Finishing all but the last 1.7 miles on road, I passed the 50K mark in 5hrs, 4min. FIVE HOURS, FOUR MINUTES! "Thank you, Lord!!!!" I was downright giddy at this point. No way I was going to walk this final stretch and I didn't. I continued to pass folks coming towards me and shared greetings the whole way. Eventually, the finish line came into sight and before I crossed it, I passed all of these small signs leading to the finish...40 of them...for every first-time ultra runner on the course! How cool is that?!

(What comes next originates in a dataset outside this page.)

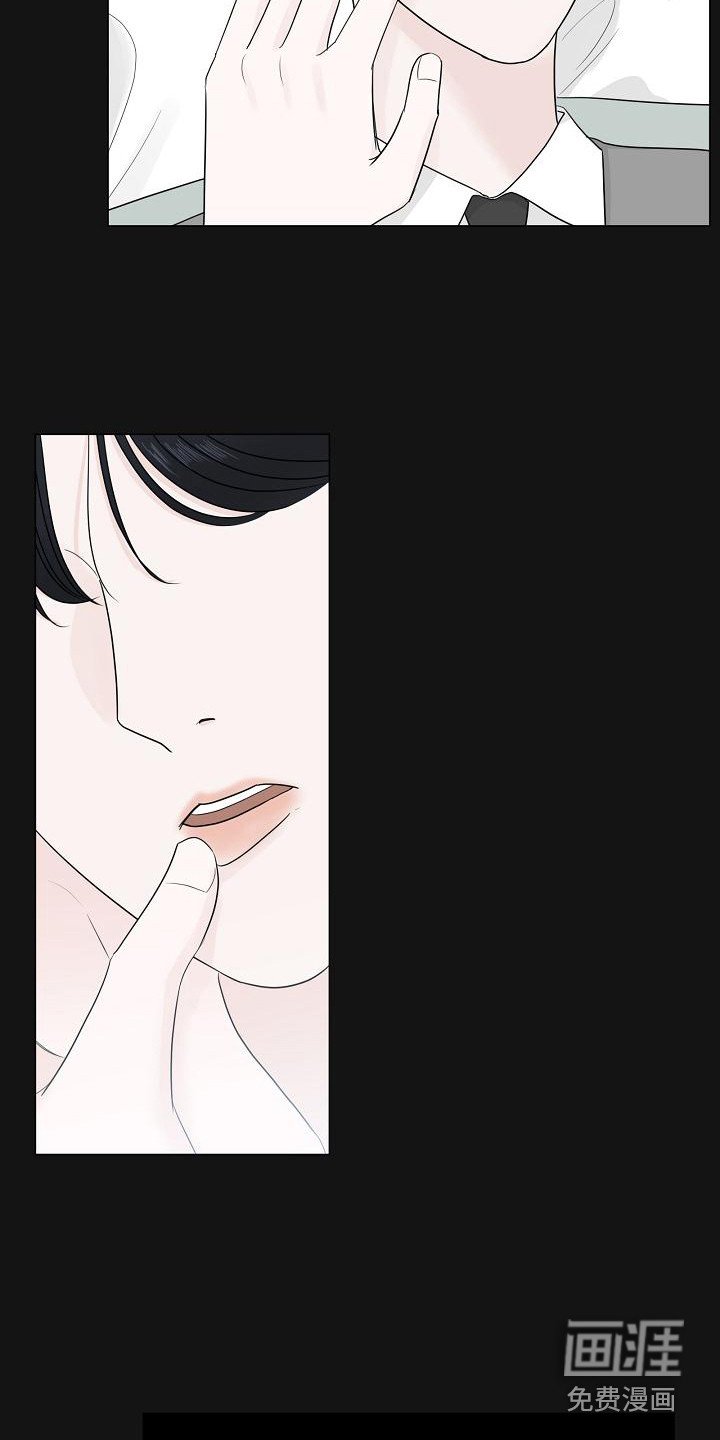 第4章：自来熟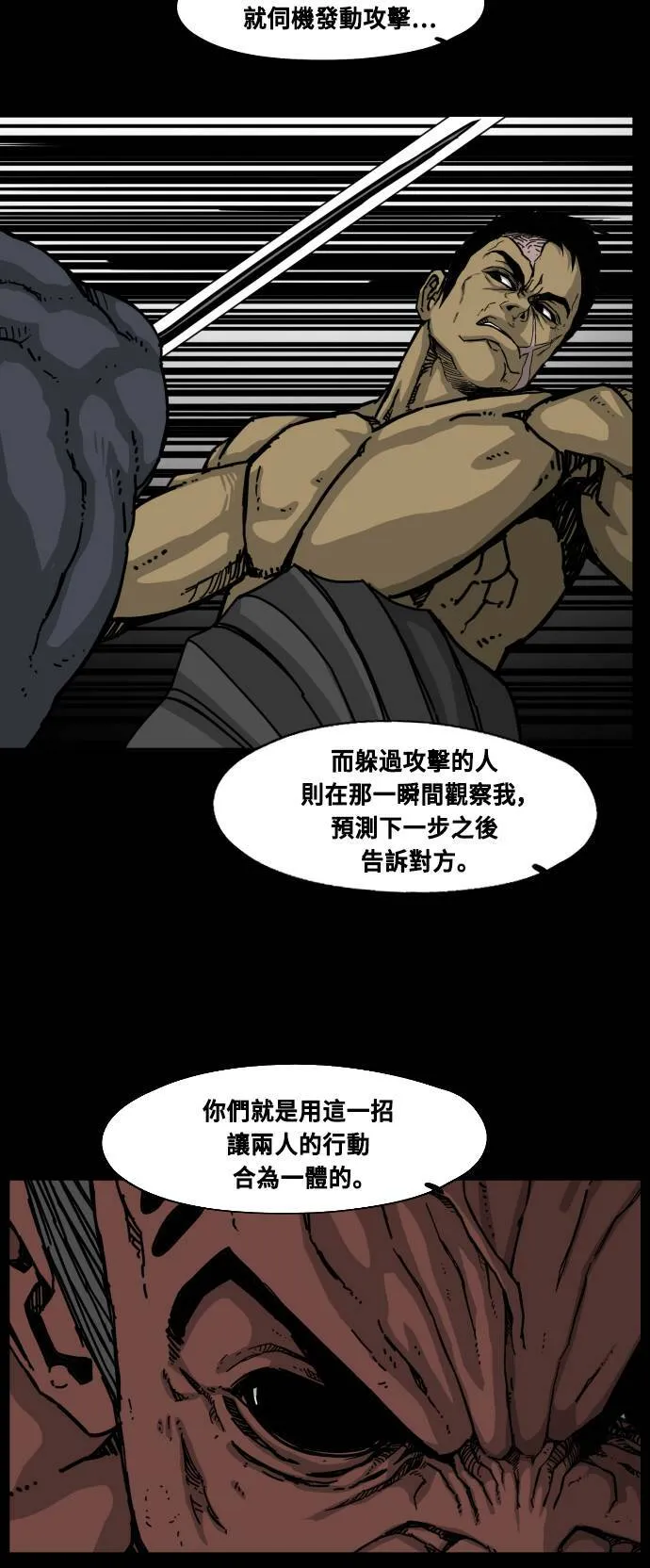 第154话 第23页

Just past the signs,  I crossed the finish line in 5hrs, 20min, 59sec. NEW PR and my 29th ultra marathon finish! Even cooler was that the course was about 32.7 miles long...1.5 miles extra but still got my PR. That was good enough for 20th of 114 finishers! (full results here) One of the co-race directors, Chad Heald, was there to congratulate me and handed me one of the coolest finish line awards...a horseshoe! He did tell me the story of why the horseshoe and the equestrian history of the area but I honestly can't remember. So yea...there's a reason! Regardless...I loved it. Here we are at the finish (thanks to Rob for the finish line photo):


After hanging out at the finish for awhile and talking to fellow runners, I took a serving of Hammer's Recoverite then hit the road for the 2hr trek home. Plenty of time to process the day and what.just.happened. Overall, I couldn't be happier. It was a great day with a few practical jokes played by Mother Nature. In terms of 50K difficulty and appropriateness for first-timers, it's certainly a great first-time ultra and it's certainly one of the "easier" 50Ks. Still...that mud tore a lot of people up. For me, if you were to walk and sludge through it all, it would be really miserable and seem to last forever. It can also hurt you if you end up pulling something in the slop. As for race organization, where the funds go that are raised, the volunteer support, the swag, the location...ALL TOP NOTCH! "Mark and Chad, thank you. Thank you so much for putting on a first class event that held true to what ultra running is all about. Your words posted since the race ended have summed it all up so well. I'm honored to finally hold the title of 'Possum'!"

A race report in mud wouldn't be complete without a photo of my feet...hey, it's tradition! So, before calling this report a wrap, here are a few final muddy photos to bring it home. Enjoy!



Run Happy and Hammer On, friends!

1 comment:

Nathan Szabados said...

Great race report--you captured this awesome race really well. Congratulations!